Ruiz likewise notes it’s something that could happen to anyone, and he wants to prove that anyone can bounce back. It starts with surrounding yourself with the right people and finding the motivation needed to change your habits and your lifestyle. For Ruiz, that’s his family and his new fighting family with Alvarez and Reynoso, who make him accountable not just to himself, but to others who have invested and believed in him. He’s fulfilled his promise to do the work and show that he can be disciplined, and the result is working in one of the best boxing gyms in the world alongside the current pound-for-pound king.
“Canelo, when he sees that I’m not doing something like throwing the right punches, he’ll go out of his way and tell me, ‘Hey look, Andy, you need to throw it like this, you need to pivot your feet, you need to do some stuff like that.’ And it means a lot to to have him guide me as well and some of the stuff that we’ve been doing, and, like, it’s amazing man,” Ruiz says. “I’m really blessed to have this team and, like I said, we don’t try to compete with each other. We help each other and we want the whole team to grow.”

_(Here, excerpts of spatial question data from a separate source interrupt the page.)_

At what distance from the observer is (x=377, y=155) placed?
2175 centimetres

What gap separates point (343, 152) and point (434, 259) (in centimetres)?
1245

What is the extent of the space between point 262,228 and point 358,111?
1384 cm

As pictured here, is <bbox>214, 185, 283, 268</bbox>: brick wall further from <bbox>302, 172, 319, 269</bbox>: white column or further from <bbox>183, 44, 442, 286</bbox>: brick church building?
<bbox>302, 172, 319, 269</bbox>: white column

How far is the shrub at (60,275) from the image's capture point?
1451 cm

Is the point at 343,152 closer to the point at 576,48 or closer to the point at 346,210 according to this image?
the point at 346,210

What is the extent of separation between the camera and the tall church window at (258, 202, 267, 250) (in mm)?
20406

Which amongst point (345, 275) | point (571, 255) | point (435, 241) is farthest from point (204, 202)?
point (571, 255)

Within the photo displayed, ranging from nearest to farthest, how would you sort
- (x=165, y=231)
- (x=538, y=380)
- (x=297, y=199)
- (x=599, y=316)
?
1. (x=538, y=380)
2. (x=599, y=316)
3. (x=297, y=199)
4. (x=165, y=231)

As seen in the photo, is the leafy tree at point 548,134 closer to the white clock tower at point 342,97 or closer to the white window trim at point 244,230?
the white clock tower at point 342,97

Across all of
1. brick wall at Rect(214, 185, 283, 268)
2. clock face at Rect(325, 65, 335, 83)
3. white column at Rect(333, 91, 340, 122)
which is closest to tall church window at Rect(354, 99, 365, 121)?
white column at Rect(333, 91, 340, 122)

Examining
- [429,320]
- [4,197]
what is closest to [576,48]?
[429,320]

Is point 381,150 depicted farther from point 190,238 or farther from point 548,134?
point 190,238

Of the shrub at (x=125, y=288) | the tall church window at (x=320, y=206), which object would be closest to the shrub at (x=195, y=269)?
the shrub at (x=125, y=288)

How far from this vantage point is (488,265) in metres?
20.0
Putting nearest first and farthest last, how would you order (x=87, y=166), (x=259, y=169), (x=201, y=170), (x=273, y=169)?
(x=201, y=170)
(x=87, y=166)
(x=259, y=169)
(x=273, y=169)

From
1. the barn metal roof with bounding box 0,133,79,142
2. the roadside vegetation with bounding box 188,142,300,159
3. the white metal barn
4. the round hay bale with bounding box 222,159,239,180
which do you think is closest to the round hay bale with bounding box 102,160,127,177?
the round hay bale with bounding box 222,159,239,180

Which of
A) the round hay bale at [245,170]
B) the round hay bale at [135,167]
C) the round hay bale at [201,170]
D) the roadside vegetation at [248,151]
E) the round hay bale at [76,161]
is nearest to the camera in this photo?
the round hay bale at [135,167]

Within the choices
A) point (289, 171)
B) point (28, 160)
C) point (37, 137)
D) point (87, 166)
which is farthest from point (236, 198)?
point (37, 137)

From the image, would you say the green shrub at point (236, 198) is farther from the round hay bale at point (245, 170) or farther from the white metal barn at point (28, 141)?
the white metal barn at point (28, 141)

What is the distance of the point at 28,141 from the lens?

Ruiz’s personal growth over the last year has been evident, and now he’s ready to show his growth in the ring. Beating Arreola would be a great way to reintroduce himself to the boxing world, but he makes it clear that this fight is just the first step of his journey, not the culmination.
“I know I’m not going to look 100 percent for my first fight or nothing like that, but the dedication isn’t a show,” Ruiz says. “The improvement that we’ve been working on isn’t a show as well, but to get to where I want to be at, I got to stay busy, I got to stay active, I got to stay focused. So that’s the main thing I need to do. Soon as, God willing, we get the victory May 1, I got to get back to the gym, keep training,. This is like a lifestyle. It’s not just —before I would think, ‘Oh, I’m gonna fight,’ then I will start training, you know? I got to be training every single day. Even if it’s not boxing, I still go run and go be active.”